◆ WHAT IS BEING ASKED
Copy the data precisely, keeping every character.

◆ Items from a dataset
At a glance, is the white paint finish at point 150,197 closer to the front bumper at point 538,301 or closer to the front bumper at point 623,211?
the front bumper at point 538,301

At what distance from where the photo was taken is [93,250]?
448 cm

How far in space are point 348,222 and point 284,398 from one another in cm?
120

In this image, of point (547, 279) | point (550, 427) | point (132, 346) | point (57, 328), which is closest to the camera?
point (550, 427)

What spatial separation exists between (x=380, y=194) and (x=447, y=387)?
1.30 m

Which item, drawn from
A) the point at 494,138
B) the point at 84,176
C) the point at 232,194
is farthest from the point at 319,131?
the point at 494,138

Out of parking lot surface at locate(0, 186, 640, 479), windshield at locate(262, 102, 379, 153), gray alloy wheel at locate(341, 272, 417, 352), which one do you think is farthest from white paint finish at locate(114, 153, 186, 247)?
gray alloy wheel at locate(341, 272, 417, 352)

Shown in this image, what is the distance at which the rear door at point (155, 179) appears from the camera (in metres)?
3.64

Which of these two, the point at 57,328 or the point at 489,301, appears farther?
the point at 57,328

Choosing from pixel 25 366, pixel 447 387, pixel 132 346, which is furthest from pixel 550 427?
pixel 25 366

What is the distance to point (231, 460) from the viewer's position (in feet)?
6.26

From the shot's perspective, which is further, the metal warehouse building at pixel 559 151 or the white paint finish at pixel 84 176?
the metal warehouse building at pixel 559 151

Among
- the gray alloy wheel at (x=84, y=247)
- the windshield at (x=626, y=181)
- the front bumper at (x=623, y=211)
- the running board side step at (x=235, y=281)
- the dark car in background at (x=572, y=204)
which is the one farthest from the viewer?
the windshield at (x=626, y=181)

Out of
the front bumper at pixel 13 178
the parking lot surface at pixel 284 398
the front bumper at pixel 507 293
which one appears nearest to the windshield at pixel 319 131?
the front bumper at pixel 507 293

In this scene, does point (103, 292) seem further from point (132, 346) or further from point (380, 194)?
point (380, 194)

◆ SOLUTION FOR THIS PROBLEM
At a glance, is the white paint finish at point 150,197 closer to the front bumper at point 538,301 or closer to the front bumper at point 623,211?
the front bumper at point 538,301

At what distance from where the photo was taken is [93,250]?
448 cm

How far in space are point 348,222 and point 284,398 from one another in cm?
120

In this image, of point (547, 279) | point (550, 427) | point (132, 346) | point (57, 328), which is closest to the camera?
point (550, 427)

What spatial separation exists between (x=380, y=194) and (x=447, y=387)?
1.30 m

Which item, drawn from
A) the point at 494,138
B) the point at 84,176
C) the point at 232,194
is farthest from the point at 319,131?
the point at 494,138

Out of parking lot surface at locate(0, 186, 640, 479), windshield at locate(262, 102, 379, 153), gray alloy wheel at locate(341, 272, 417, 352), which one do you think is farthest from white paint finish at locate(114, 153, 186, 247)?
gray alloy wheel at locate(341, 272, 417, 352)

Shown in this image, what is the distance at which the rear door at point (155, 179) appears from the camera (in metres)?
3.64

Which of these two, the point at 57,328 or the point at 489,301, appears farther?
the point at 57,328

Choosing from pixel 25 366, pixel 447 387, pixel 132 346, which is furthest from pixel 550 427?
pixel 25 366

What is the distance to point (231, 460) from the viewer's position (in feet)?
6.26

From the shot's perspective, which is further, the metal warehouse building at pixel 559 151 or the white paint finish at pixel 84 176?
the metal warehouse building at pixel 559 151

Among
- the gray alloy wheel at (x=84, y=247)
- the windshield at (x=626, y=181)
- the front bumper at (x=623, y=211)
- the running board side step at (x=235, y=281)
- the dark car in background at (x=572, y=204)
which is the one farthest from the viewer?
the windshield at (x=626, y=181)

Out of
the front bumper at pixel 13 178
the parking lot surface at pixel 284 398
the front bumper at pixel 507 293
which one appears nearest to the windshield at pixel 319 131?
the front bumper at pixel 507 293

In this scene, does point (103, 292) seem further from point (132, 346) or further from point (380, 194)?
point (380, 194)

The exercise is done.